"Yes, indeed, the very thing: a telegraph. Often, at the end of a road, on a hilltop, in the sunshine, I have seen those folding black arms extended lke the legs of some giant beetle, and I promise you, those bizarre signals so accurately travelling through the air, carrying the unknown wishes of a man sitting behind one table to another man sitting at the far end of the line behind another table, three hundred leagues away, were written against the greyness of the clouds or the blue of the sky by the sole will of that all-powerful master. Then I have thought of genies, sylphs, gnomes and other occult forces, and laughed. Never did I wish to go over and examine these great insects with their white bellies and slender black legs, because I was afraid that under their stone wings I would find the human genie, cramped, pedantic, stuffed with arcane science and sorcery. Then, one fine morning, I discovered that the motor that drives every telegraph is a poor devil of a clerk who earns twelve hundred francs a year and — instead of watching the sky like an astronomer, or the water like a fisherman, or the landscape like an idler — spends the whole day staring at the insect with the white belly and black legs that corresponds to his own and is sited some four or five leagues away. At this, I became curious to study this living chrysalis from close up and to watch the dumbshow that it offers from the bottom of its shell to that other chrysalis, by pulling bits of string one after the other."

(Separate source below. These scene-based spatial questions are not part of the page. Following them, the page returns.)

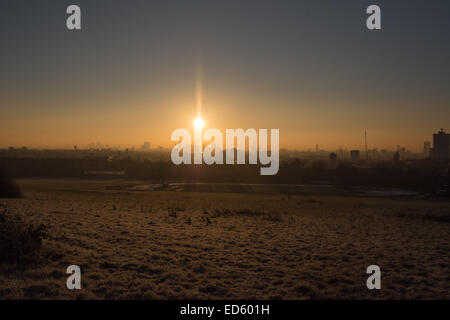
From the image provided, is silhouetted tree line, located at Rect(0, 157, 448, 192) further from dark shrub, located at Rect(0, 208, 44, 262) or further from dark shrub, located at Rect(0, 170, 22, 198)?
dark shrub, located at Rect(0, 208, 44, 262)

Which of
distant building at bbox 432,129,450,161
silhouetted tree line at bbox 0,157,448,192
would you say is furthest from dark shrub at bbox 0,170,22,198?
distant building at bbox 432,129,450,161

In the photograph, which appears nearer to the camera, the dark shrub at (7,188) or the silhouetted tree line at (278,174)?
the dark shrub at (7,188)

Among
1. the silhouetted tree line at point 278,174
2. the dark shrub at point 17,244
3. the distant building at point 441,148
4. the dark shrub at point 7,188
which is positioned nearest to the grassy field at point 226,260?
the dark shrub at point 17,244

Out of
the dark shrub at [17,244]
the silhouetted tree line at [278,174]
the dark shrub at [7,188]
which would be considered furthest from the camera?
the silhouetted tree line at [278,174]

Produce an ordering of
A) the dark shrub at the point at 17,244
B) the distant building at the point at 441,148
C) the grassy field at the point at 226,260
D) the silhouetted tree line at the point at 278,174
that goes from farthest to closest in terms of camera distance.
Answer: the distant building at the point at 441,148 → the silhouetted tree line at the point at 278,174 → the dark shrub at the point at 17,244 → the grassy field at the point at 226,260

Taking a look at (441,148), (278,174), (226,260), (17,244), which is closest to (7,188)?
(17,244)

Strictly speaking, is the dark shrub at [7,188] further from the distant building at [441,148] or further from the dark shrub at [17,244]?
the distant building at [441,148]

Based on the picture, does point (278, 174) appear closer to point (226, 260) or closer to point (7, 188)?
point (7, 188)

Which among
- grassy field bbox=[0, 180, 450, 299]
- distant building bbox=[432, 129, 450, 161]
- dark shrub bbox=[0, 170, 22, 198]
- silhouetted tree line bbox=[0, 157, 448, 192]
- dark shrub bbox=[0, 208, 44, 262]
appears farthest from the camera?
distant building bbox=[432, 129, 450, 161]
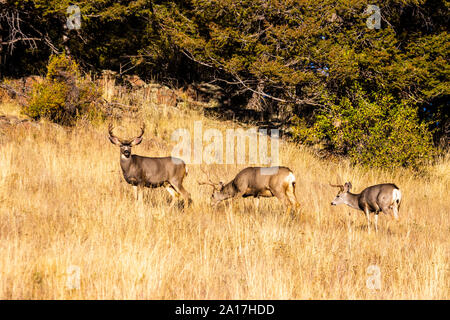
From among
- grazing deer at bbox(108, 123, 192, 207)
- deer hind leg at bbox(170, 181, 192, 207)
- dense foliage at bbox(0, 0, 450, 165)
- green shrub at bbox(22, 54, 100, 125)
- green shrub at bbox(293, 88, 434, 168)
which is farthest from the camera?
green shrub at bbox(22, 54, 100, 125)

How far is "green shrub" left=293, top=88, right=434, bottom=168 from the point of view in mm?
13422

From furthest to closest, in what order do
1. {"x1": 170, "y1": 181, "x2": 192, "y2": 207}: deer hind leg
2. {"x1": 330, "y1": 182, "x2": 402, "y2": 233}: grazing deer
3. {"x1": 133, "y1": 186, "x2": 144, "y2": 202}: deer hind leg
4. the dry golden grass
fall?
{"x1": 170, "y1": 181, "x2": 192, "y2": 207}: deer hind leg → {"x1": 133, "y1": 186, "x2": 144, "y2": 202}: deer hind leg → {"x1": 330, "y1": 182, "x2": 402, "y2": 233}: grazing deer → the dry golden grass

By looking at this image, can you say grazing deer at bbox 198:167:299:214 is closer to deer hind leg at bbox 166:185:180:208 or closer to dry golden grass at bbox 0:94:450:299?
dry golden grass at bbox 0:94:450:299

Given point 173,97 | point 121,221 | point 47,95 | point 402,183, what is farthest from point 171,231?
point 173,97

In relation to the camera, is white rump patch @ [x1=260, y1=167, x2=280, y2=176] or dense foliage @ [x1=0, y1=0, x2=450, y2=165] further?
dense foliage @ [x1=0, y1=0, x2=450, y2=165]

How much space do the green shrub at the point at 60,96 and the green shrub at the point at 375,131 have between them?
731cm

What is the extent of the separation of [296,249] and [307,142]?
9.76 meters

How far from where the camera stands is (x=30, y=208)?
291 inches

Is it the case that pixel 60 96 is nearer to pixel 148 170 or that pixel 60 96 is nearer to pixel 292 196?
pixel 148 170

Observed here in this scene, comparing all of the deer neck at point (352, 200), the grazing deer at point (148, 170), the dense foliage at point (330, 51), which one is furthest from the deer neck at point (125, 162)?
the dense foliage at point (330, 51)

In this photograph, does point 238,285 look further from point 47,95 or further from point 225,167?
point 47,95

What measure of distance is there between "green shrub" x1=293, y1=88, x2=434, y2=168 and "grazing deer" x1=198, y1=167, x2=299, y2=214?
5346mm

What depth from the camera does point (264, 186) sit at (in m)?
9.23

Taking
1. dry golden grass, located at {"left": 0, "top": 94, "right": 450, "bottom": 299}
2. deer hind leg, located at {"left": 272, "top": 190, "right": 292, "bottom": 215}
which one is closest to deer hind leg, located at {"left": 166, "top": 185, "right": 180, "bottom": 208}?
dry golden grass, located at {"left": 0, "top": 94, "right": 450, "bottom": 299}
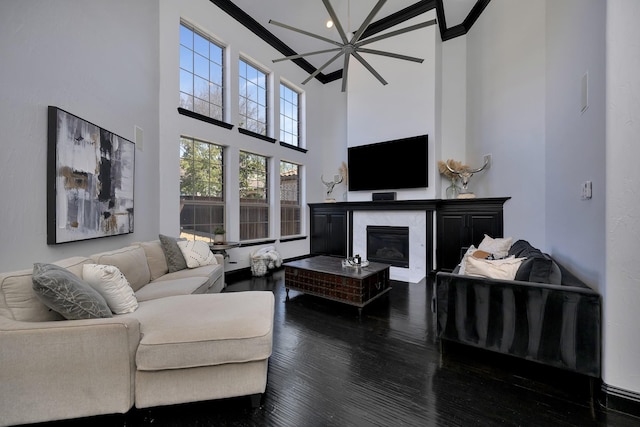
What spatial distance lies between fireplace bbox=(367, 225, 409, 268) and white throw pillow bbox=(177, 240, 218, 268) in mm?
3175

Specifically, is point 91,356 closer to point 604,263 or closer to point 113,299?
point 113,299

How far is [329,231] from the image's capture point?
6.07 metres

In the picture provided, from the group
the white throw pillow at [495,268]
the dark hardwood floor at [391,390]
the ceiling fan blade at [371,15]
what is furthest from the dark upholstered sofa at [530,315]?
the ceiling fan blade at [371,15]

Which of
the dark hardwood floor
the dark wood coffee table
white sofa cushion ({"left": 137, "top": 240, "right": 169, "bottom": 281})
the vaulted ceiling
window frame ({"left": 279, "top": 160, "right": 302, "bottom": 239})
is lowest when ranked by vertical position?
the dark hardwood floor

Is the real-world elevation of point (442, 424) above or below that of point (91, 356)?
below

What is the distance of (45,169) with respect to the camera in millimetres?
1999

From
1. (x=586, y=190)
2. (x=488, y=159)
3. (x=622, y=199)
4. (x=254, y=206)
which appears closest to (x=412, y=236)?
(x=488, y=159)

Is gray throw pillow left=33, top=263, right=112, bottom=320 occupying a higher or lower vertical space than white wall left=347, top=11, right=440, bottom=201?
lower

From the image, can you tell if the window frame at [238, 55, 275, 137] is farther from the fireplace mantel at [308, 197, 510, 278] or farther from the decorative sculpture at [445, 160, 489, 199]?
the decorative sculpture at [445, 160, 489, 199]

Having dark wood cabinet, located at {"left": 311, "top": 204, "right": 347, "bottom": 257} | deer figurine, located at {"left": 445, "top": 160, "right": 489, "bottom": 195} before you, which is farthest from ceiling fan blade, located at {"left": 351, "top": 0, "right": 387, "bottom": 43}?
dark wood cabinet, located at {"left": 311, "top": 204, "right": 347, "bottom": 257}

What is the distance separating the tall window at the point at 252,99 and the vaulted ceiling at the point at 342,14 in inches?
27.9

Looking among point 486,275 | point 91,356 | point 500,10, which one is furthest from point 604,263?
point 500,10

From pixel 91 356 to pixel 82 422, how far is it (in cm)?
48

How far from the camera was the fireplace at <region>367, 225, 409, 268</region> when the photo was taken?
4.98m
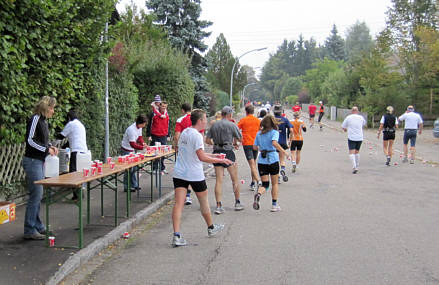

"So that is where you are going?"
"To which telegraph? The one belonging to the Ministry of the Interior, or the observatory?"
"No, certainly not. There I should find people who would try to force me to understand things of which I would prefer to remain ignorant, and insist on trying to explain a mystery that is beyond their grasp. Come! I want to keep my illusions about insects; it is enough to have lost those I had about human beings. So I shall not go either to the telegraph at the Ministry of the Interior, or to the one at the observatory. What I need is a telegraph in the open countryside, so I can see the fellow fixed in his tower and in his pure state."
— from The Count of Monte Cristo, by Alexandre Dumas.
A ghost in the machine.
1799: Napoleon seizes power. Sends the message "Paris is quiet and the good citizens are content."